つまり、地中からいきなり出てきたため、騒ぎになる間も無かったという事だ。
「……行ってみないか? 大きな被害が出る前に、騒ぎを収めるべきだ。怪我人が出るのもそうだし、温泉が止まったままの宿が潰れてしまうのもまずい」
「そうじゃな――善は急げと言うし、ティナの治めたこの国のためじゃ」
「迷惑をかけてすまない。アッシュ」
「なんのなんの。ワシには五十年以上も待たせた借りがまだまだある。ティナのためなら何でもするぞい」
では一度地上に出て、ドナとも話をしておくべきだろう。
「アッシュうぅぅ~。大好きだぞ~♪」
ぎゅっと抱き着いて、頬に熱烈なキスが飛んで来る。
「こ、こりゃティナ。あまりくっつくと上手く地上に出られ――」
ぽこんっ!
「ひゃんっ!?」
むぎゅっ!
ふらふらしながら地上に出たワシの顔は、何か柔らかくて弾力のあるものにぶつかっていた。
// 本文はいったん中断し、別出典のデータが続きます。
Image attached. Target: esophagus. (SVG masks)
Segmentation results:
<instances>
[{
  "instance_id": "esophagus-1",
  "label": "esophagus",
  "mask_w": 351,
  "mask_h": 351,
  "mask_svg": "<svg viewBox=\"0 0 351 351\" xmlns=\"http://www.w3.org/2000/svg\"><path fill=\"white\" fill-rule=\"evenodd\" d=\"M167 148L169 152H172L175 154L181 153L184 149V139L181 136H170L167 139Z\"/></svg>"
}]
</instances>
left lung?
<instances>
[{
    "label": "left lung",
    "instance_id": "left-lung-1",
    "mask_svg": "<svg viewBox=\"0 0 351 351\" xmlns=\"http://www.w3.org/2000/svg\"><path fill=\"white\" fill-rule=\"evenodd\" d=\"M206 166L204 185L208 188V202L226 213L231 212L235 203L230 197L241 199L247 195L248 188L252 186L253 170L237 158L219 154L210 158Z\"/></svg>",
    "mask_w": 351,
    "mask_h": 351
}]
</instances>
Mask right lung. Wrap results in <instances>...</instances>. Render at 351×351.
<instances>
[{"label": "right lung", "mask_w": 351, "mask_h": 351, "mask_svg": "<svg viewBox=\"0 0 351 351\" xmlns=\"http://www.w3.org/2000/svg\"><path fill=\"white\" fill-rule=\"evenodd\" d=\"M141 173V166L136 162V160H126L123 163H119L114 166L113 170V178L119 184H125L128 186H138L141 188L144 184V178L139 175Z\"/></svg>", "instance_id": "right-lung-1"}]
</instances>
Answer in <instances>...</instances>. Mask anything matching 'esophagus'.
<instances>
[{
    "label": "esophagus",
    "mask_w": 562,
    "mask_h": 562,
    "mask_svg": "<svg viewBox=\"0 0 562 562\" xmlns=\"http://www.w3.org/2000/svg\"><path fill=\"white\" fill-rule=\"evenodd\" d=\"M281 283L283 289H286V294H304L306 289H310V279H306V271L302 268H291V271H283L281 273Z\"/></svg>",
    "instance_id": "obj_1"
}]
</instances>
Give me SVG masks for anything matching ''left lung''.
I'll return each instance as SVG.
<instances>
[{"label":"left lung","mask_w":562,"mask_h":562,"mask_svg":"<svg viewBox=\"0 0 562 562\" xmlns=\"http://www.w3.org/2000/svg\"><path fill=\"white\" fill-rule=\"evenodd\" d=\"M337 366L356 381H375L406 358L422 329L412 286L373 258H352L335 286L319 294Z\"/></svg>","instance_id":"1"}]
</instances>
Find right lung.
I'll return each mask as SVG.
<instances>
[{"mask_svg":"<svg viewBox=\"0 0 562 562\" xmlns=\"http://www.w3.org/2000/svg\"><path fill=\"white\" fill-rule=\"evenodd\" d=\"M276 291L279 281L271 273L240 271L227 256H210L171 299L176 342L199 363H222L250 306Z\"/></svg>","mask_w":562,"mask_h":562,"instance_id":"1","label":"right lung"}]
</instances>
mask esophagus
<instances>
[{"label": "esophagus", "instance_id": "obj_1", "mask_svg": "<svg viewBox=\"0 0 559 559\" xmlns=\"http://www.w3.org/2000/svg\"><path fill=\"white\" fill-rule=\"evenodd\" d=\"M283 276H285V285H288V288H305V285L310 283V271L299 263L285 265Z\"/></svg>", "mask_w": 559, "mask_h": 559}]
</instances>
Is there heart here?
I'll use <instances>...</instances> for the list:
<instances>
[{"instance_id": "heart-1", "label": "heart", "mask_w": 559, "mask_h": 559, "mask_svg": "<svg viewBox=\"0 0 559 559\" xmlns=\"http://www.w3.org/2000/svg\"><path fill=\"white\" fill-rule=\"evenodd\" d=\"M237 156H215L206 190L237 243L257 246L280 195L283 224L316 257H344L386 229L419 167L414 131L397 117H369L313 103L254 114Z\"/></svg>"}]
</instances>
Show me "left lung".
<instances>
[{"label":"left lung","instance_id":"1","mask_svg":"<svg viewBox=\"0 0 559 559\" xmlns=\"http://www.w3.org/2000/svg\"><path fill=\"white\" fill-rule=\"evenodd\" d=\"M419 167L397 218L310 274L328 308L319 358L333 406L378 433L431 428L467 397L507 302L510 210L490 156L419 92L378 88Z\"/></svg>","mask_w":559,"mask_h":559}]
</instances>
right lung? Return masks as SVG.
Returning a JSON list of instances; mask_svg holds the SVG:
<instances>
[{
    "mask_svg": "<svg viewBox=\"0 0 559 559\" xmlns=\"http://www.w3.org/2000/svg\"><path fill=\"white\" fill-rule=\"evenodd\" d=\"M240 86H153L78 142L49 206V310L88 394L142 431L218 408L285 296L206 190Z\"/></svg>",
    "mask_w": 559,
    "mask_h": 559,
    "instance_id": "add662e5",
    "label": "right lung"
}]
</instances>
「あ、アッシュくん……! だ、ダメだべ、そんな事しちゃあ。女の子のお尻にいきなり抱き着くなんて――」
ドナが少々顔を赤らめながら、困り顔を浮かべている。
「うぉ!? す、すまん、目測が狂ってしまっての――」
「そりゃ仕方ねえべが、こんな事してマルティナちゃんに怒られても知らねえだよ?」
「ん? 今のは、不可抗力だろう? そんな事で正妻は動じたりはしないぞ?」
ゴゴゴゴゴゴゴ――――!
笑顔のティナを、光のオーラのようなものが包み始めていた。
「ひっ!?」
何か異変を察知したドナが、声を上げる。
「ドナ……『聖剣セイクリッドティア』を知っているか? いかに伝説の遺物と言えど、時折は手入れをしてやらなければいけないんだ。実戦で切れ味を試しておく事もな――ふふふ……その相手になってくれないか? ふふふ……」
「ま、待つんじゃあティナ――! こんな事で聖剣なぞ……!」
「……分かっている。冗談だぞ冗談」
しかし顔は思い切り拗ねているが、とりあえず思い止まってくれたので良しと――
「ん……? いや、そうじゃ聖剣! 聖剣じゃ――!」
ワシの脳裏に、閃くものがあった。